■ **Problem description**: Required from the data below: the exact lines starting at the line containing "Posters vieille locomotive" and ending at the line containing "Ponen en marcha", with both ends kept and all pictures dropped.

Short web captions
+ + + +
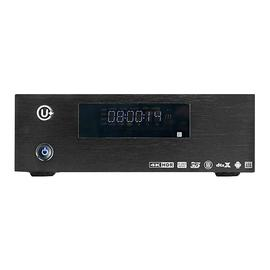 优视加 U6II-4K 网络高清硬盘播放机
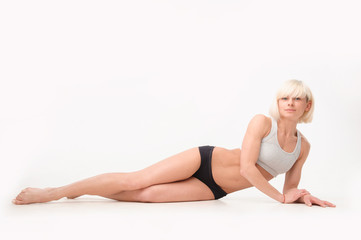 athletic figure of a young woman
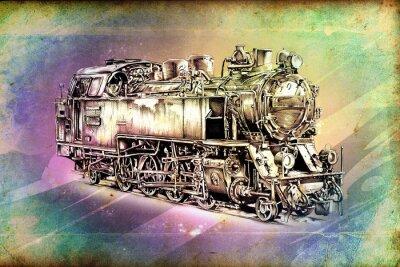 Posters vieille locomotive à vapeur rétro moteur cru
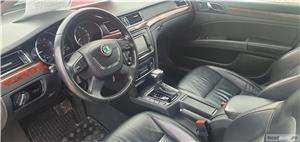 = SKODA SUPERB 1.8 TSI Benzina Piele Xenon 2009 = 5.990 e. = - imagine 6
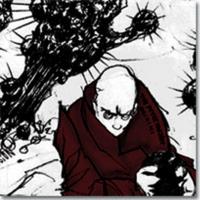 The Psyke Project - Daikini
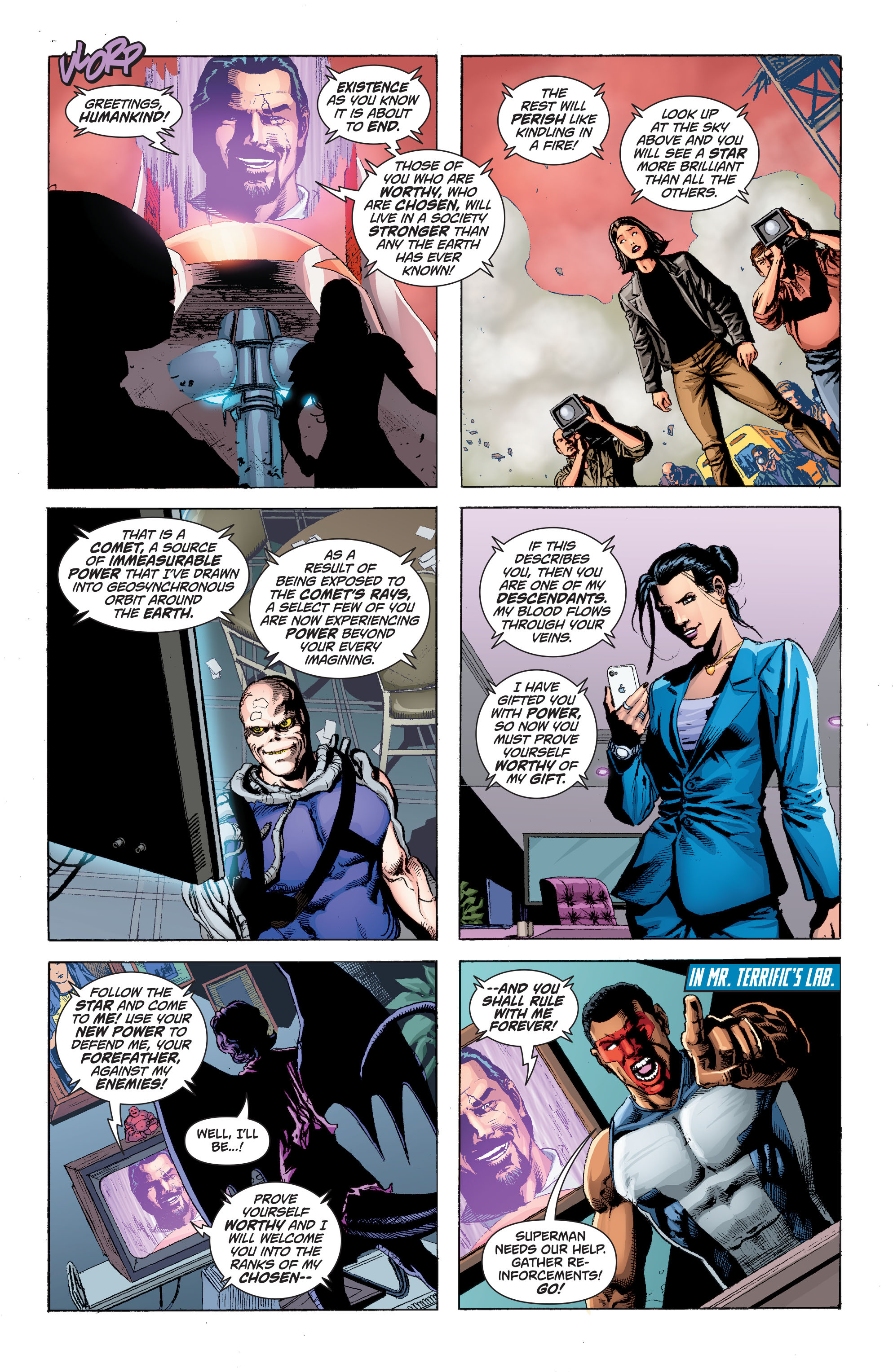 Read online Superman (2011) comic -  Issue #49 - 13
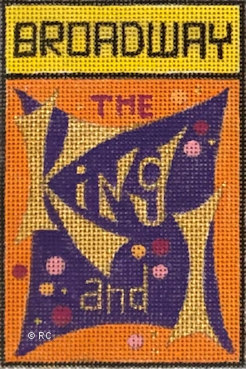 click here to view larger image of Broadway - The King and I (hand painted canvases)
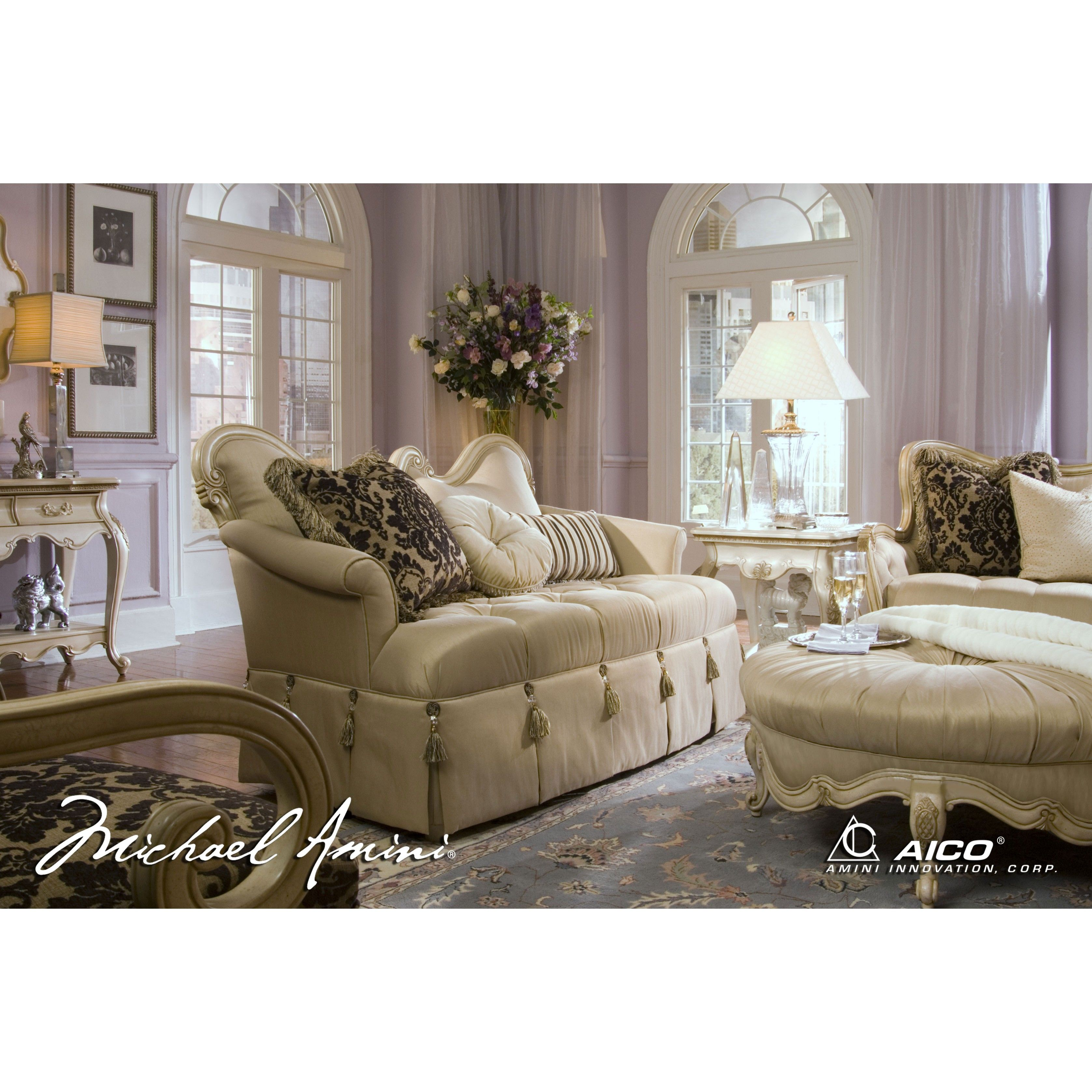 Michael Amini Lavelle Blanc Wood Trim Settee Loveseat By Aico For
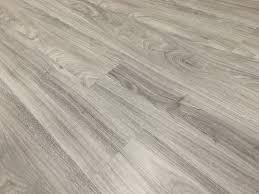 Laminate Or Vinyl Flooring Aqua Vision Brush Ash 5 Mm Waterproof Vinyl Floor Jc Floors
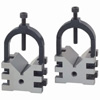 Fowler 52-475-555 V-Block Set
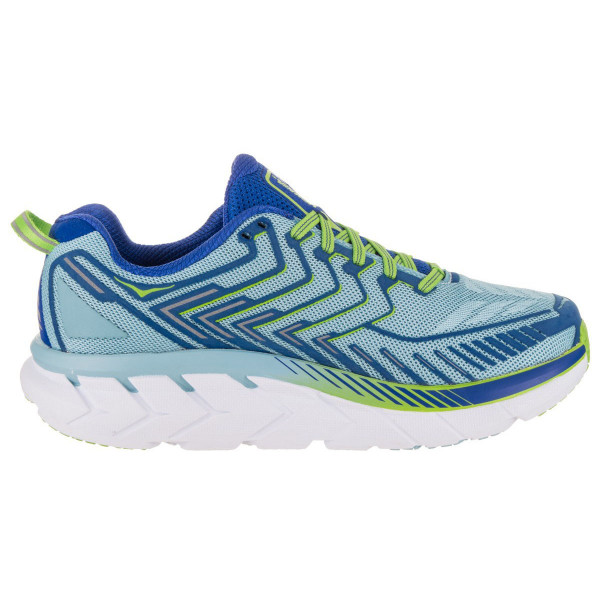 HOKA Patike Clifton 4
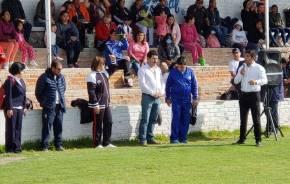 Ponen en marcha la Tercera Copa de Fútbol Intersecundarias, como parte de la Expo Feria Tizayuca 2019-1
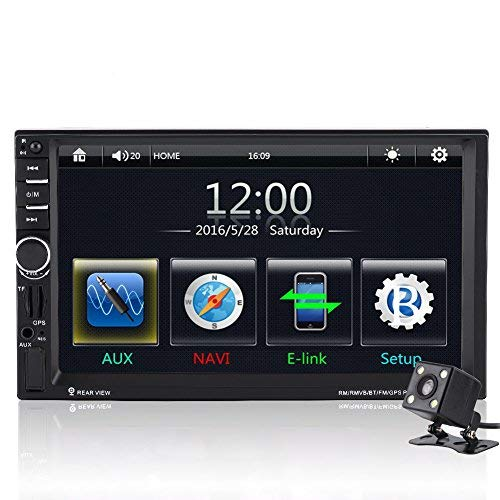 Qiilu 7 Pollici Auto MP5 Player Touch Screen HD Bluetooth GPS Radio FM AUX con Telecomando Telecamera Posteriore Vista (con telecomando)(con camera)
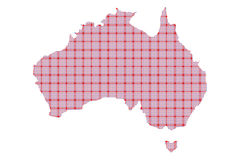 Baumwolle Australien lizenzfreie stockbilder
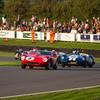 1960 - Ferrari 246S Dino and 1959 - Lister-Jaguar `Costin'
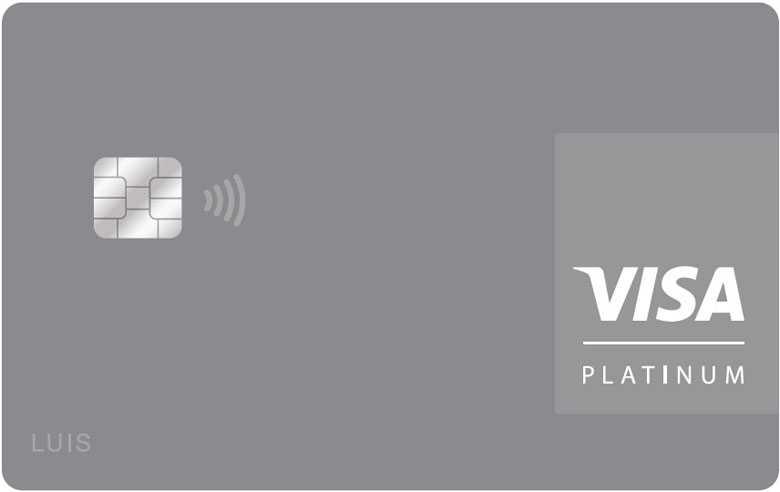 Cartão de Crédito Caixa Visa Platinum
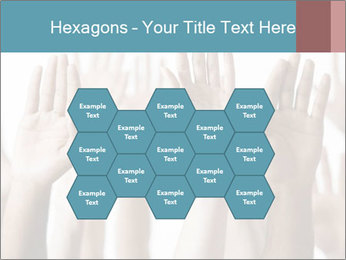0000080626 PowerPoint Templates - Slide 44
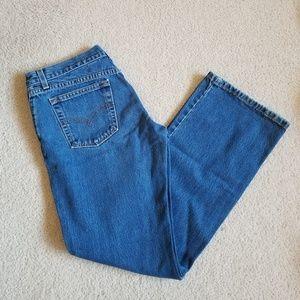 NWOT Levi's Jeans! 11 JR. M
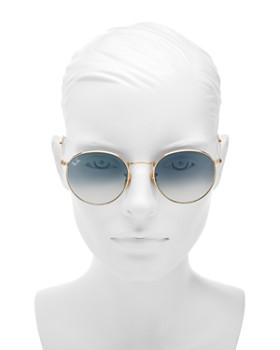 Ray-Ban - Unisex Gradient Round Sunglasses, 53mm
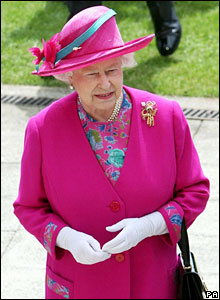 The Queen at Epsom
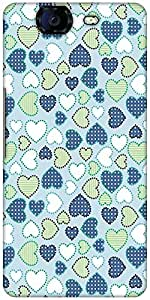 Snoogg Crystals Colourful Designer Protective Back Case Cover For Micromax Canvas Knight A350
+ + + +
■ **Exercise answer**:
 Posters vieille locomotive à vapeur rétro moteur cru
 = SKODA SUPERB 1.8 TSI Benzina Piele Xenon 2009 = 5.990 e. = - imagine 6
 The Psyke Project - Daikini
 Read online Superman (2011) comic -  Issue #49 - 13
 click here to view larger image of Broadway - The King and I (hand painted canvases)
 Michael Amini Lavelle Blanc Wood Trim Settee Loveseat By Aico For
 Laminate Or Vinyl Flooring Aqua Vision Brush Ash 5 Mm Waterproof Vinyl Floor Jc Floors
 Fowler 52-475-555 V-Block Set
 HOKA Patike Clifton 4
 Ponen en marcha la Tercera Copa de Fútbol Intersecundarias, como parte de la Expo Feria Tizayuca 2019-1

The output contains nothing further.